The projected rise in the world's population to 10 – 12 billion by the end of the century and the increasing per capita use of resources have led to the widespread argument that we have entered the epoch of the anthropocene. The wonders that Sir David Attenborough has been showing us over the past few months seems to be at stake, as our effects on the natural world continue to drive biodiversity losses as well as altering the structure of ecosystems across the globe.
“The global value of these ecosystem services is estimated to be anywhere in the range of $16-54 trillion per year”
Vital for human welfare are ways to manage the ecosystems we live alongside. They include regulating services such as the climate, pest, and disease control, as well as provisioning solutions that can bring about a potential economic reward. For example, greater diversity in rice species grown in the Yunnan province, China, has led to better fungal pathogen resistance. This has led to increased agricultural yields in the region. Research has also shown that green space exposure decreases the incidence rates for all-time mortality by promoting mental well-being. The global value of these ecosystem services is estimated to be anywhere in the range of $16-54 trillion per year.
It is unsurprising, therefore, that humans are having widespread effects at land and at sea. The population of the African forest elephant, for example, has declined by more than 60 per cent over a decade due to hunting. In tropical regions, we risk the realisation of empty tropical forests. At sea we remove larger-bodied, higher trophic-level species, greatly offsetting natural processes. We threaten ecosystems through climate change, oceanic acidification, eutrophication, introduction of invasive species, and habitat alteration – factors that have even a greater, unexpected impact through intricate interactions or cascading shifts.

Scene geometry reasoning data:
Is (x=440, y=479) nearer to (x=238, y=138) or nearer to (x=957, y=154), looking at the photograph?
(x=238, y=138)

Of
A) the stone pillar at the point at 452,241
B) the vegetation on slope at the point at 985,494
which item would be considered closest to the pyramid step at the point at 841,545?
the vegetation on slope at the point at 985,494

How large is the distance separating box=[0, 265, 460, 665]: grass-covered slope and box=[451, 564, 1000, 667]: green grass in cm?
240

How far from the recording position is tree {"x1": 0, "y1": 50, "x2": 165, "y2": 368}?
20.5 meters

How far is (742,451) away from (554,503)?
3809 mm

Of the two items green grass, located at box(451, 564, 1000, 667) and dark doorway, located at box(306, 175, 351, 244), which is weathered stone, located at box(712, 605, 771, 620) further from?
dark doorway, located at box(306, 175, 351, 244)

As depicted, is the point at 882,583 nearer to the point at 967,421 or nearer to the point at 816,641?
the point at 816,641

...

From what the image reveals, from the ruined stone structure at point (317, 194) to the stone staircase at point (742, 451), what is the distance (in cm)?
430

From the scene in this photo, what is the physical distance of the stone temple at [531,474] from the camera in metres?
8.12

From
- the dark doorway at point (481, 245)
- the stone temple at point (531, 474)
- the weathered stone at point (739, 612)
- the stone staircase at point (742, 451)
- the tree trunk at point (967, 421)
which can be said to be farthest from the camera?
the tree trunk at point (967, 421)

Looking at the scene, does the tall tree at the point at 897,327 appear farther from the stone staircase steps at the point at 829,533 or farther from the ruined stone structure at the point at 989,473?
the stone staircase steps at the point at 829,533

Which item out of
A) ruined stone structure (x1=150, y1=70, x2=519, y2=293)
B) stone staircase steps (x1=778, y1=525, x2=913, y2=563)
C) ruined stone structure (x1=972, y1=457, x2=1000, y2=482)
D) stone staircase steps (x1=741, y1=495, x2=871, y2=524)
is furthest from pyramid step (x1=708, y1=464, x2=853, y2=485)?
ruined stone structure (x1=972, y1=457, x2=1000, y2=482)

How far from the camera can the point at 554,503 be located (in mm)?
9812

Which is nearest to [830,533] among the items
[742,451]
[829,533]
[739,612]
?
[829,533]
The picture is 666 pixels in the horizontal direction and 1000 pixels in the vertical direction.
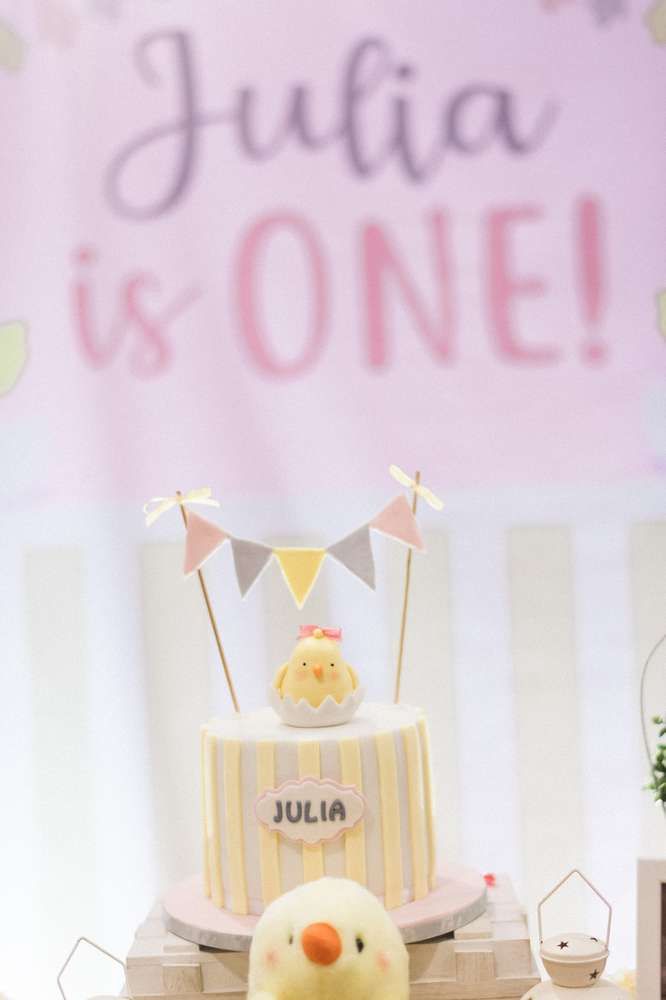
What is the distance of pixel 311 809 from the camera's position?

Task requirements:
(1) Please copy word for word the part of the passage on human impacts on ecosystems that opens with "Vital for human" and closes with "trillion per year.".
(2) According to the passage on human impacts on ecosystems, by how much has the African forest elephant population declined over a decade?
(3) Write what comes next in the passage on human impacts on ecosystems, starting after its final sentence.

Task-by-task answers:
(1)
Vital for human welfare are ways to manage the ecosystems we live alongside. They include regulating services such as the climate, pest, and disease control, as well as provisioning solutions that can bring about a potential economic reward. For example, greater diversity in rice species grown in the Yunnan province, China, has led to better fungal pathogen resistance. This has led to increased agricultural yields in the region. Research has also shown that green space exposure decreases the incidence rates for all-time mortality by promoting mental well-being. The global value of these ecosystem services is estimated to be anywhere in the range of $16-54 trillion per year.

(2) By more than 60 per cent.

(3)
The ecology of the future has a great risk factor attached, but it is still not firmly shaped and has the ability to be dynamic. Biologically bold actions attempt to restore ecological processes. Re-wilding is such an example and a major conservation challenge. It involves the introduction of non-native species to replace functionally equivalent but already extinct ones. On the Mauritian Islands, for example, giant tortoises played a key role as herbivores for the maintenance of grass flora diversity. Ecologically-equivalent species have been recently introduced and shown promising results on the Ile aux Augrettes and Round Islands.
Our ability to combat the current trends in biodiversity losses is not as negligible as many would expect. This might be achieved by administering better control on resource exploitation through active conservation of endangered ecosystems, or through advocating the increase in the resources we invest in nature management. On a personal note, key changes in our behaviour, such as shifts in everyday diet, re-building a perhaps misplaced connection with nature, and an indication of the conservation success stories world-wide can certainly offset some of the current trends.